• Fragmento proporcionado:
En mayo de 2015 cambió el signo de los gobiernos de nuestra Generalitat y de muchos ayuntamientos, entre los cuales, el de València, después de la larga y dura etapa conservadora. Muchas ilusiones de los sectores progresistas estaban fundadas en la posibilidad de conocer en profundidad la herencia recibida -financiera, patrimonial- sobre la que reconstruir el futuro con fundamento.

Tengo la sensación de que ha faltado una rendición ordenada de cuentas, auditorías las llamaron algunos, entre otros asuntos, sobre el patrimonio construido y asumido, aunque poco a poco han ido surgiendo retazos de aquella insoportable etapa de despilfarro, malversación y excesos de todo tipo.

Me ceñiré, como he hecho en alguna ocasión, a la sobreproducción de , cómo llamarlos, artefactos arquitectónicos, y en especial de los culturales. Hablemos de nuevo del conjunto denominado pomposamente Ciudad de las Artes y las Ciencias, sociedad que gestiona las instalaciones del famoso arquitecto de Benimàmet.

• Tareas y ejercicios:
[1] Indica si cada afirmación concuerda con el fragmento, con sí o no y las palabras exactas que lo deciden: (a) el cambio de gobierno en la Generalitat se produjo en mayo de 2015; (b) según el fragmento, se ha llevado a cabo una rendición ordenada de cuentas; (c) la Ciudad de las Artes y las Ciencias es una sociedad que gestiona instalaciones del arquitecto de Benimàmet.
[2] Enumera todo lo que, según el fragmento, caracterizó «aquella insoportable etapa».
[3] Reproduce sin cambios el pasaje del fragmento que abre con las palabras que contienen "En mayo de 2015" y cierra con "futuro con fundamento.".

• Filas extraídas:
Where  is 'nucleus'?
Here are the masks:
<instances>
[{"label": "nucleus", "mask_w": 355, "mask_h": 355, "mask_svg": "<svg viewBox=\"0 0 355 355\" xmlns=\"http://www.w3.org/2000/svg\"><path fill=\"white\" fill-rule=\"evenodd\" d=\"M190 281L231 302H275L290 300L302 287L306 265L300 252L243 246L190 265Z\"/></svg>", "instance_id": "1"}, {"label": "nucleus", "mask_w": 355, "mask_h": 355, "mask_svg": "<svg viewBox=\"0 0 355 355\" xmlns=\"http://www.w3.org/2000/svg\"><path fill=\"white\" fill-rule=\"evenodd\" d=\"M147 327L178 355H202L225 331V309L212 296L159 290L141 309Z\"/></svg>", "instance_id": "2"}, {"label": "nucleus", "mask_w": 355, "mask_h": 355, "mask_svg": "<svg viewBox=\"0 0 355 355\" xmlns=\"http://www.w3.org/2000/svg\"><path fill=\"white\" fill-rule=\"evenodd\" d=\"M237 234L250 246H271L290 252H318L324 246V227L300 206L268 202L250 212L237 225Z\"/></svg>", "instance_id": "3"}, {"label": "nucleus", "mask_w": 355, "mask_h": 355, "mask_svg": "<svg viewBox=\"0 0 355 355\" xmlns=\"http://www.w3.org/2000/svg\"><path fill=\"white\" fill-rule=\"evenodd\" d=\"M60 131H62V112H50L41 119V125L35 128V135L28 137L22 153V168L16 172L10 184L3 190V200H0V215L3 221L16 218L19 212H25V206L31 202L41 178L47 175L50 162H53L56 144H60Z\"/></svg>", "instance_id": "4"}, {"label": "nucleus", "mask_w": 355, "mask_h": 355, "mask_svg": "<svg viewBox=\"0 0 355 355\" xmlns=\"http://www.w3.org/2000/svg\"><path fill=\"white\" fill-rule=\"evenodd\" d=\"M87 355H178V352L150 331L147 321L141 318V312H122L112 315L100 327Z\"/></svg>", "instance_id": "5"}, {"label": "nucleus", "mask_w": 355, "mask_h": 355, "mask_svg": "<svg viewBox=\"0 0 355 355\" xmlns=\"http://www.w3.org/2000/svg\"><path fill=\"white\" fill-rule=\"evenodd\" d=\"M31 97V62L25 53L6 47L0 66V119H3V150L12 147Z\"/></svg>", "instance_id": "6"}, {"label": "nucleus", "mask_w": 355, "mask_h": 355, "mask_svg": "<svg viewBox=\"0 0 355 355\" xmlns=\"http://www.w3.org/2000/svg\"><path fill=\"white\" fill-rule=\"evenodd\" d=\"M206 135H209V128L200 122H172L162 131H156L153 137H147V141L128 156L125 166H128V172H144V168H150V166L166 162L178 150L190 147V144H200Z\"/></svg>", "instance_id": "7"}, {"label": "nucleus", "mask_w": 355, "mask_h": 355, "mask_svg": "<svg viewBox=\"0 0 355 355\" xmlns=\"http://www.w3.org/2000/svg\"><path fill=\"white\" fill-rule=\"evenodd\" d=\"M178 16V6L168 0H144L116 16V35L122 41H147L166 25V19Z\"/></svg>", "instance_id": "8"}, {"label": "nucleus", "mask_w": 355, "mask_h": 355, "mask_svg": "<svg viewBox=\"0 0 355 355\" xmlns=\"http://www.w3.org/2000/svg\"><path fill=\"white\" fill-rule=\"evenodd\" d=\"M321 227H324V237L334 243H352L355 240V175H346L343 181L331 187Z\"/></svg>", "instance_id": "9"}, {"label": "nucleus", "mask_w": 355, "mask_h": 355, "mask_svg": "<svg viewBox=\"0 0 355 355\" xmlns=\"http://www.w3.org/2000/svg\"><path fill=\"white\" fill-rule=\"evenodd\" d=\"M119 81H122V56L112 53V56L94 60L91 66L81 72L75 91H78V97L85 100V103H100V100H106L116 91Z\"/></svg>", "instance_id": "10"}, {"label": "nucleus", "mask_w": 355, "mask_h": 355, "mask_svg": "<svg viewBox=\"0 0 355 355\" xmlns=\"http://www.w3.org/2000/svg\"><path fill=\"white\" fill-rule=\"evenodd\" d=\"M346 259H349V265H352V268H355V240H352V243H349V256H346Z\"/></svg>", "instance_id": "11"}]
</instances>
--
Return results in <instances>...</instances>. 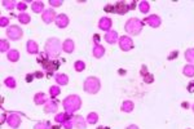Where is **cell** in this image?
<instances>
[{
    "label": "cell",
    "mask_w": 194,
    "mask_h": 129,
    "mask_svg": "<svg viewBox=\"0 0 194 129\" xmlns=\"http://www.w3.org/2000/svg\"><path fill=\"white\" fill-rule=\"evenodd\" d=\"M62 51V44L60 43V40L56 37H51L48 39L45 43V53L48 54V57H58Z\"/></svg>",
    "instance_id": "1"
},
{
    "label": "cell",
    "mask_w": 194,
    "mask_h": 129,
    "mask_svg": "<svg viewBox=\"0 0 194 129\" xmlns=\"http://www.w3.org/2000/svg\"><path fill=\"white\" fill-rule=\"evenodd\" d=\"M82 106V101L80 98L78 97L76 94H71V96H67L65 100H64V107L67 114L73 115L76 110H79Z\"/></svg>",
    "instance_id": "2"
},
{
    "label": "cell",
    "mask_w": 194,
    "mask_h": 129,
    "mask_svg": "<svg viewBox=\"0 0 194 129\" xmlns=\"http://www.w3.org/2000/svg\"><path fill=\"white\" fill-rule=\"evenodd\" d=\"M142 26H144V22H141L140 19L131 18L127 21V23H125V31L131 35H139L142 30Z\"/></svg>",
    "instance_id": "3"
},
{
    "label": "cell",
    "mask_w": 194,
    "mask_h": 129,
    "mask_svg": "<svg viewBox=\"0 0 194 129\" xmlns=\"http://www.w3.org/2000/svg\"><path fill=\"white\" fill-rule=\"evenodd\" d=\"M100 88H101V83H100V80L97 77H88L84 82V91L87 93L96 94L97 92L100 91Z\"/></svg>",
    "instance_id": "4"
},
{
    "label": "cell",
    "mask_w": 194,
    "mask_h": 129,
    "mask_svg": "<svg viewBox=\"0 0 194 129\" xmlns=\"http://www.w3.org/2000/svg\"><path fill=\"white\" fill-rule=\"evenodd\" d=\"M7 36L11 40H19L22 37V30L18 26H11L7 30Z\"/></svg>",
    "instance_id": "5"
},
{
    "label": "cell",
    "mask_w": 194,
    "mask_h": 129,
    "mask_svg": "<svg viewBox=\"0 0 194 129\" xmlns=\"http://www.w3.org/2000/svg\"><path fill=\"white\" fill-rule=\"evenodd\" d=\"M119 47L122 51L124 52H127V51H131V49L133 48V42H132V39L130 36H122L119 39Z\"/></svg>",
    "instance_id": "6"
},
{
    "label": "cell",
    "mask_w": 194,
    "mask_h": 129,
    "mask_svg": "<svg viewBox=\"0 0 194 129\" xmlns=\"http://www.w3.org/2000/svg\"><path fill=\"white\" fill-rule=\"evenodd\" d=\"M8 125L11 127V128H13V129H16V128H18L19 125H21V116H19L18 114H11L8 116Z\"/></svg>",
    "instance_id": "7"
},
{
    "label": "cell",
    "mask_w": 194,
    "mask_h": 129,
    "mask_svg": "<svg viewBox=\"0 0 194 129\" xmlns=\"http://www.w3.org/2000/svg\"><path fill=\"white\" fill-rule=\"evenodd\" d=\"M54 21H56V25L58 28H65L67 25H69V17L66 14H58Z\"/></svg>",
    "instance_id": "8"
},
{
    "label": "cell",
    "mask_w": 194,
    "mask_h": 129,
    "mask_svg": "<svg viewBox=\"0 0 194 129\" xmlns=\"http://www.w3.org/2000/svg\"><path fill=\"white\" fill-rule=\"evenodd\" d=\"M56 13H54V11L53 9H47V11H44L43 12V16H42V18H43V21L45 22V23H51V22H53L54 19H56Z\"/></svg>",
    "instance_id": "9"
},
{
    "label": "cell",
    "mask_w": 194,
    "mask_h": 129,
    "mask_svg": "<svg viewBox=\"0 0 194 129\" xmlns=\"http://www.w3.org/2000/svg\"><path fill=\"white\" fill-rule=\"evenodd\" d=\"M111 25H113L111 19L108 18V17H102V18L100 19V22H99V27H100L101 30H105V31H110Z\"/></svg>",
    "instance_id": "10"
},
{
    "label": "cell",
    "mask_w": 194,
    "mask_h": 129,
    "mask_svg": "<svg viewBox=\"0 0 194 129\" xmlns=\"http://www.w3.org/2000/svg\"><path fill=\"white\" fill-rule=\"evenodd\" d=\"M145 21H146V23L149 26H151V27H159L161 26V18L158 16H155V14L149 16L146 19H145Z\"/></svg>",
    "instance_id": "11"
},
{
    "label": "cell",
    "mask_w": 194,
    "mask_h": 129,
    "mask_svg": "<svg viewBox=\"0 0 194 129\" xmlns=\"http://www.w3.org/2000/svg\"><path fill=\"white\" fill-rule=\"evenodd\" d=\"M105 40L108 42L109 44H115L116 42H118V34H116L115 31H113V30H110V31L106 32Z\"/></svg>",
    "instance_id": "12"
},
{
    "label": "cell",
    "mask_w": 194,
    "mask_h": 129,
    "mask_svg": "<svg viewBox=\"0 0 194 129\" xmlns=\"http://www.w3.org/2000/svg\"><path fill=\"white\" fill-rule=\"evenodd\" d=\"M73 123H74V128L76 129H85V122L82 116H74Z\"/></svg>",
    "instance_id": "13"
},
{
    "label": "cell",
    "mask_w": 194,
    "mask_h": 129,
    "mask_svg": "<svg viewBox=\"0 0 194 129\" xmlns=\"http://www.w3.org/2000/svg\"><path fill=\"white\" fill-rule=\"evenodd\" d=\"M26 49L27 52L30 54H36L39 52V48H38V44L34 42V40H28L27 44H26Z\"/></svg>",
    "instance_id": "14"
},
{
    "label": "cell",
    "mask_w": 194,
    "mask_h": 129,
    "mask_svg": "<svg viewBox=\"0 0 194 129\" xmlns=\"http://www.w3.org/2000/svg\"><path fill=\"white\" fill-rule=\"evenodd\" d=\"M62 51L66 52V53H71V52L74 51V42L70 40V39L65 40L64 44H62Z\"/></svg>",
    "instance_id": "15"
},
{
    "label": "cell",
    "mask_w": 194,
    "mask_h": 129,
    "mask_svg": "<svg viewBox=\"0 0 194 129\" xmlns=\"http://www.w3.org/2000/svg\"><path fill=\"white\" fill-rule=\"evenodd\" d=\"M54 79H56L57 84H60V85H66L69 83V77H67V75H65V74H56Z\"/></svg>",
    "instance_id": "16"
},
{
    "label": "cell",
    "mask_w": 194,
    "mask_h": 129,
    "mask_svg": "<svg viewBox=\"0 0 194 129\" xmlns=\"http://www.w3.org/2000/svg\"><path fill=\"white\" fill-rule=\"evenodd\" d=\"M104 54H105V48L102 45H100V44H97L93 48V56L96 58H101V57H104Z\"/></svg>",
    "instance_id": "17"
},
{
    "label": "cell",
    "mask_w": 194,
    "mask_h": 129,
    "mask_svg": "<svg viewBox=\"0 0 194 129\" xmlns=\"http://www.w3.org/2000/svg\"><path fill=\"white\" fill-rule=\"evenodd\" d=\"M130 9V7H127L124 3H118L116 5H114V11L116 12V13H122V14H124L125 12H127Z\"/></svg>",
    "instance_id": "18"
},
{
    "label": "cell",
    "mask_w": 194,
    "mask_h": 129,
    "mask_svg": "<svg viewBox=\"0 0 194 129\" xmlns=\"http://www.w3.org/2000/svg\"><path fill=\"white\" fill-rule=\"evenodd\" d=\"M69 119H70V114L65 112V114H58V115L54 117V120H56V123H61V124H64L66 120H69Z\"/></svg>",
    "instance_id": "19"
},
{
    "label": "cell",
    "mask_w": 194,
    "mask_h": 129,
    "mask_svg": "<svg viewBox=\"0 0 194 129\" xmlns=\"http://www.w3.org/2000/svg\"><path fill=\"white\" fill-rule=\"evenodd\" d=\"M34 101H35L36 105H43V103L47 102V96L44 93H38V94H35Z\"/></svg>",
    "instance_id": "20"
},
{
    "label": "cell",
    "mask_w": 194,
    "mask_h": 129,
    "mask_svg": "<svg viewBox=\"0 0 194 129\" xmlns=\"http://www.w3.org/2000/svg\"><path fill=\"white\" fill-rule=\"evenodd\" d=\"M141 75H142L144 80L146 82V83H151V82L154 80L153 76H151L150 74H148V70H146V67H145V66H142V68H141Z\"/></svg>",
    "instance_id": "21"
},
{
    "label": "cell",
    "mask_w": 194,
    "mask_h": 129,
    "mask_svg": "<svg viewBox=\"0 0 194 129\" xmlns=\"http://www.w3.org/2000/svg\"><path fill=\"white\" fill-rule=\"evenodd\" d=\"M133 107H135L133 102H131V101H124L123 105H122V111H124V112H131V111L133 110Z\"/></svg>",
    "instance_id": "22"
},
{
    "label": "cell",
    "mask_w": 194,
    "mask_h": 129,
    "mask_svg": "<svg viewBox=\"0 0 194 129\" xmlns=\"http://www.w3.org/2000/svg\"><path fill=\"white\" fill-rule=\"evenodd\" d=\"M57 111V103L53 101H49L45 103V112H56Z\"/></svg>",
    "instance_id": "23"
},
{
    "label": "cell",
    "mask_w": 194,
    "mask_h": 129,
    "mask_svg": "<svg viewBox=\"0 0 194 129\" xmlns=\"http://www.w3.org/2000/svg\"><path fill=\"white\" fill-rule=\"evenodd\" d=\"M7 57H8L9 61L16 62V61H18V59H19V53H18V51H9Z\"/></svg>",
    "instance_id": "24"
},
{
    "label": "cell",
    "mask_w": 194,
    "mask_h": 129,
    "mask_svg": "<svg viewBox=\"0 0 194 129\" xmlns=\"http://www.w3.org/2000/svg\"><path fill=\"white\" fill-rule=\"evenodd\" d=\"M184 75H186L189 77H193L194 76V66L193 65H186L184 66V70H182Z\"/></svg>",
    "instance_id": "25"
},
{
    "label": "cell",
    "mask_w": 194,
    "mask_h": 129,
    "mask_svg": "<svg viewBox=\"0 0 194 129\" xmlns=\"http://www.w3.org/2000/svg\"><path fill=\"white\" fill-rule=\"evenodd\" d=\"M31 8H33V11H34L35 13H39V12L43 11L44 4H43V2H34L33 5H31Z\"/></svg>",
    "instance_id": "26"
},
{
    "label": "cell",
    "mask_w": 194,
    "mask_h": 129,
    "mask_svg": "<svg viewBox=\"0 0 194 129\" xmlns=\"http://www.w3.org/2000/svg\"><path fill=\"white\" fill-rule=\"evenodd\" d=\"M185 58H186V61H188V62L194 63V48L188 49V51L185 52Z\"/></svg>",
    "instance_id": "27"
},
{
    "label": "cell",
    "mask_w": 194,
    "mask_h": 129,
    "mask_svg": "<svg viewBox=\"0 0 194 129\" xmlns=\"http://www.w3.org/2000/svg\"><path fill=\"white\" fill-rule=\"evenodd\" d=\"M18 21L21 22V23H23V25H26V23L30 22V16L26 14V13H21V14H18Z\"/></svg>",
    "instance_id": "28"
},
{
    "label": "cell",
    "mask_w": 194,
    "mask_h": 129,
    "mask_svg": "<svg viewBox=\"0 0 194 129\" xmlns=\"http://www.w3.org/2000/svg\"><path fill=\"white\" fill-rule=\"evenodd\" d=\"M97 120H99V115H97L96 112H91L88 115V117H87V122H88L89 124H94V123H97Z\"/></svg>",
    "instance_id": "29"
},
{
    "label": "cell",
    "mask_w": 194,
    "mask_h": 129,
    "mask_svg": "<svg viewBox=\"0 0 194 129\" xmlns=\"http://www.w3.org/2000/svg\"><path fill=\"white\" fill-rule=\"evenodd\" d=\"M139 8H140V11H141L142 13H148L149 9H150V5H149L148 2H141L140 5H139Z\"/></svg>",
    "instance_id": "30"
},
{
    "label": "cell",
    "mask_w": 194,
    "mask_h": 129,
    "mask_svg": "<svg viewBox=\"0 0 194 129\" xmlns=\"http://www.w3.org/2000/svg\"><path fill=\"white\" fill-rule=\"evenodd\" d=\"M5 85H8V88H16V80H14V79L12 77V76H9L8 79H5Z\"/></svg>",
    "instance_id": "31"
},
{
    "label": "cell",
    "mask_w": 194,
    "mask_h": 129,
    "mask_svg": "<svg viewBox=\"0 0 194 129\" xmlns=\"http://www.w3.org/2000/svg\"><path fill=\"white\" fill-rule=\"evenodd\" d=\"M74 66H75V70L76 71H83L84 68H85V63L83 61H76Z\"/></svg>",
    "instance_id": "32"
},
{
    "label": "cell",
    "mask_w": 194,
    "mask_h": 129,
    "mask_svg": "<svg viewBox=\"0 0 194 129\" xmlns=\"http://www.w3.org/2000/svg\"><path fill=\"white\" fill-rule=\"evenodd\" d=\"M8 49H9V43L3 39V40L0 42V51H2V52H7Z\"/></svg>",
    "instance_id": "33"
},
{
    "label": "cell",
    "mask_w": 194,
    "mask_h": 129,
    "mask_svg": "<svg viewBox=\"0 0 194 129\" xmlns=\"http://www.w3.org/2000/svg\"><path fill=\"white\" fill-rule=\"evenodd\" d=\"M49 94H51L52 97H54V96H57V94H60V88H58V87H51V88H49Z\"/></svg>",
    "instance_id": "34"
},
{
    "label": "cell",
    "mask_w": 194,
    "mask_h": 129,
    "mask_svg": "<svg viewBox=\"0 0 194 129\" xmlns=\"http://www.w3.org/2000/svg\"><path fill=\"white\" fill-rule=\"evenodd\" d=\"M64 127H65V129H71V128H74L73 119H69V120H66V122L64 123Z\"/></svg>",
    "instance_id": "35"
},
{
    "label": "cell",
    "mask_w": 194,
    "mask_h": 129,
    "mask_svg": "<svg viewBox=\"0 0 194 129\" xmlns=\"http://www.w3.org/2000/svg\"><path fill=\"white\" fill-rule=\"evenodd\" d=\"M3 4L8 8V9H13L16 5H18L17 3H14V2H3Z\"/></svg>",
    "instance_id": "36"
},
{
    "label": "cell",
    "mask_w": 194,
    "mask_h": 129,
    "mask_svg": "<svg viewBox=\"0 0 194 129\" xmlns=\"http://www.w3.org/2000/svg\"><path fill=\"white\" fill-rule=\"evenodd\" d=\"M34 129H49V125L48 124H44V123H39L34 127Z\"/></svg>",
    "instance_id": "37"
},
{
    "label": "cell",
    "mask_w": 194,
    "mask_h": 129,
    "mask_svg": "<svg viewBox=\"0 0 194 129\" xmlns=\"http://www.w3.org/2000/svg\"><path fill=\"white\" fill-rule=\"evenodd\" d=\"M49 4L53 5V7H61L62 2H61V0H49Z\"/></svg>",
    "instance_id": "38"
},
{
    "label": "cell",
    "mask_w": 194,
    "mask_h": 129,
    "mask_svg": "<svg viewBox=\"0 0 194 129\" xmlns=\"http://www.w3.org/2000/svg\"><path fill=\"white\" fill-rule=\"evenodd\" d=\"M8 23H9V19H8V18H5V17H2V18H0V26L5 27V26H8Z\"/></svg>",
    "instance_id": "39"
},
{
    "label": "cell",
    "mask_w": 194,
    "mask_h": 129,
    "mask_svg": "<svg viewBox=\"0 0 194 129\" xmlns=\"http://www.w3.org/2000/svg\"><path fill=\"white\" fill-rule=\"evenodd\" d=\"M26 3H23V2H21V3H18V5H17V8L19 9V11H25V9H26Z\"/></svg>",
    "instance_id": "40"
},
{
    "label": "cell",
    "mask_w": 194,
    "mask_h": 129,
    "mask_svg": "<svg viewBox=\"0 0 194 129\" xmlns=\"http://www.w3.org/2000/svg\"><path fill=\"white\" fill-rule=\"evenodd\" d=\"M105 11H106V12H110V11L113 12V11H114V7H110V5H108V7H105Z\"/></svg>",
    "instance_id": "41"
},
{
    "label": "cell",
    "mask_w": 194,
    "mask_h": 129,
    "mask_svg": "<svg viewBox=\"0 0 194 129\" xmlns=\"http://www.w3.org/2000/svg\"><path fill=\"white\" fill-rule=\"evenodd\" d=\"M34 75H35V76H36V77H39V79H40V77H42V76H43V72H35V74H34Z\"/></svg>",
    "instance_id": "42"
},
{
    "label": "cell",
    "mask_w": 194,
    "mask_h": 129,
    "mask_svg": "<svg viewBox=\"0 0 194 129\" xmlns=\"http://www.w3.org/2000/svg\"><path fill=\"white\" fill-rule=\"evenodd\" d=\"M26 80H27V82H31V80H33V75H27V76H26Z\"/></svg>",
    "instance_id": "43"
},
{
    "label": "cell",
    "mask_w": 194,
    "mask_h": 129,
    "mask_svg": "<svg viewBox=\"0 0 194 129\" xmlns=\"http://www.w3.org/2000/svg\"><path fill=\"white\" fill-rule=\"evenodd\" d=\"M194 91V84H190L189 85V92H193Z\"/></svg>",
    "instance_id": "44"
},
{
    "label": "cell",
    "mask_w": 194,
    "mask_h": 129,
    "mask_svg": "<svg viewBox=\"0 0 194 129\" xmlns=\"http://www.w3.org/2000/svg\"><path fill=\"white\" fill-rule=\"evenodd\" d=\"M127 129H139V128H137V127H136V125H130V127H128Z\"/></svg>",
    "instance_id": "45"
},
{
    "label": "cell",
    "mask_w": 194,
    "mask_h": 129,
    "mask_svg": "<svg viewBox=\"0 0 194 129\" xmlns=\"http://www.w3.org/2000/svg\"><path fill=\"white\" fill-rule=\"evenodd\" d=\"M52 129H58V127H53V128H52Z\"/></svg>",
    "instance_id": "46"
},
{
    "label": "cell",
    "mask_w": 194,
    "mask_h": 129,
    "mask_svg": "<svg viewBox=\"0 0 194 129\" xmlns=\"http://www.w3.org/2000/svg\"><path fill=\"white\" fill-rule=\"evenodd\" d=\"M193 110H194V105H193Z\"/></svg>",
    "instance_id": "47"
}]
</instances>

• Respuestas del ejercicio:
[1]
(a) Sí: «En mayo de 2015 cambió el signo de los gobiernos de nuestra Generalitat».
(b) No: «ha faltado una rendición ordenada de cuentas».
(c) Sí: «sociedad que gestiona las instalaciones del famoso arquitecto de Benimàmet».

[2]
- despilfarro
- malversación
- excesos de todo tipo

[3]
En mayo de 2015 cambió el signo de los gobiernos de nuestra Generalitat y de muchos ayuntamientos, entre los cuales, el de València, después de la larga y dura etapa conservadora. Muchas ilusiones de los sectores progresistas estaban fundadas en la posibilidad de conocer en profundidad la herencia recibida -financiera, patrimonial- sobre la que reconstruir el futuro con fundamento.